Rodolphe Barrangou Named to National Inventors Hall of Fame
Rodolphe Barrangou, Todd R. Klaenhammer Distinguished Professor in the Department of Food, Bioprocessing and Nutrition Sciences at North Carolina State University, has been inducted into the National Inventors Hall of Fame in recognition of his inventions, creativity, and spirit of innovation and entrepreneurship.
Barrangou becomes the seventh NC State faculty member to be elected into the hall. He is one of 16 new members elected this year. He will be formally inducted during a ceremony at the organization’s annual meeting in Washington, D.C., in October.
Barrangou focuses on understanding the genetic basis for health-promoting and fermentative properties of beneficial bacteria used in foods. A pioneer in the discovery of the adaptive bacterial immune system known as CRISPR, Barrangou has shown that CRISPR-Cas systems defend bacteria against unwanted invaders such as viruses called phages. Possible applications include genome editing, antibacterial and antimicrobial production, food safety, food fermentation, and plants, trees and livestock breeding.

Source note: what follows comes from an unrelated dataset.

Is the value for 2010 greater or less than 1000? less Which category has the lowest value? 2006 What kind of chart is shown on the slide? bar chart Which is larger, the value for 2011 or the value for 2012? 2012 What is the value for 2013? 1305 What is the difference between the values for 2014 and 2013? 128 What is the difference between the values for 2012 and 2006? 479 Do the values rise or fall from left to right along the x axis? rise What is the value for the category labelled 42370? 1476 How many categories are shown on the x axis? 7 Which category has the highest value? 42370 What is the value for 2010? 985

While working at Danisco, a food ingredients company now owned by DuPont and recently acquired by IFF, Barrangou and colleagues – including fellow National Inventors Hall of Fame inductee Philippe Horvath – published a seminal CRISPR paper in the journal Science in 2007. That paper showed that CRISPR is an adaptive immune system that can acquire genetic snapshots of bacterial attacks by viruses. The related technology covering the use of CRISPR-Cas systems in dairy bacteria to enhance starter cultures’ resistance to viruses was patented in 2005 and has been widely commercialized for cheese and yogurt fermentation.
Barrangou has received numerous prestigious honors for his work on CRISPR-Cas systems. He was elected to the National Academy of Engineering in 2019 and was elected into the National Academy of Sciences (NAS) in 2018. He also received the NAS Prize in Food and Agriculture Sciences in 2018 and the NAS Award in Molecular Biology in 2017. He also received the 2016 Warren Alpert Foundation Prize and the 2016 Canada Gairdner International Prize, and was elected to the National Academy of Inventors in 2019.

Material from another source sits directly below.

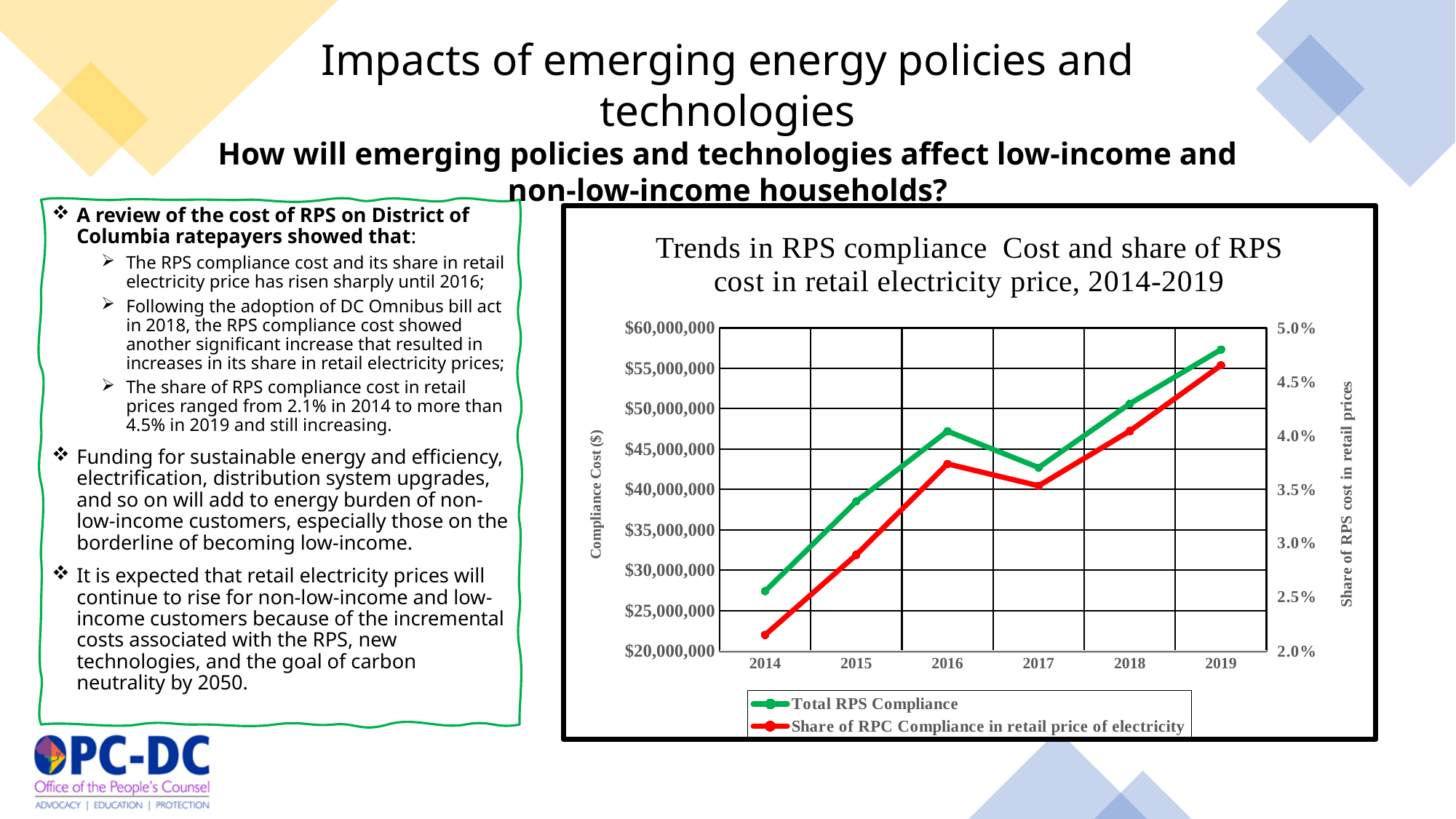
Which series is drawn in red on the chart? Share of RPC Compliance in retail price of electricity How many series does the chart legend list? 2 Between 2016 and 2017, does Total RPS Compliance rise or fall? fall Is the Share of RPC Compliance in retail price of electricity for 2019 greater or less than 4.5%? greater Which year has a higher Total RPS Compliance, 2016 or 2017? 2016 What kind of chart is shown on the slide? line chart Is the Total RPS Compliance value for 2014 greater or less than $30,000,000? less In which year is the Share of RPC Compliance in retail price of electricity lowest? 2014 How many years are plotted along the x axis of the chart? 6 In which year is Total RPS Compliance highest? 2019 Is the Total RPS Compliance value for 2016 greater or less than $45,000,000? greater In which year is Total RPS Compliance lowest? 2014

Barrangou is the editor-in-chief of The CRISPR Journal, a peer-reviewed publication that brings together researchers and practitioners in a wide range of disciplines, including genetics and genomics, cell biology, immunology, infectious diseases, microbiology, molecular biology, neuroscience, plant biology, ethics and law, covering the many applications and implications of CRISPR.
He has authored or co-authored more than 200 peer-reviewed publications and is credited with more than 50 issued and pending patents.
Barrangou joined the NC State faculty in 2013. He received the 2014 NC State Alumni Association Outstanding Research Award and the 2015 NC State Faculty Scholars Award. He has been on the Thomson Reuters Highly Cited Researchers list since 2014. He is on the scientific advisory boards of a number of biotechnology companies and is a co-founder of Intellia Therapeutics, Locus Biosciences, TreeCo, Ancilia Biosciences and CRISPR Biotechnologies.
Barrangou earned his bachelor’s degree in biological sciences from the Rene Descartes University in Paris, France; a master’s degree in biological engineering from the University of Technology in Compiegne, France; a master’s degree in food science and a Ph.D. in functional genomics from NC State; and a master’s of business administration degree from the University of Wisconsin-Madison.
The National Inventors Hall of Fame was founded in 1973 in partnership with the United States Patent and Trademark Office to recognize individuals who have conceived, patented and advanced the world’s greatest technological achievements. It has evolved to become the nation’s leading nonprofit providing invention education programs and innovative competitions.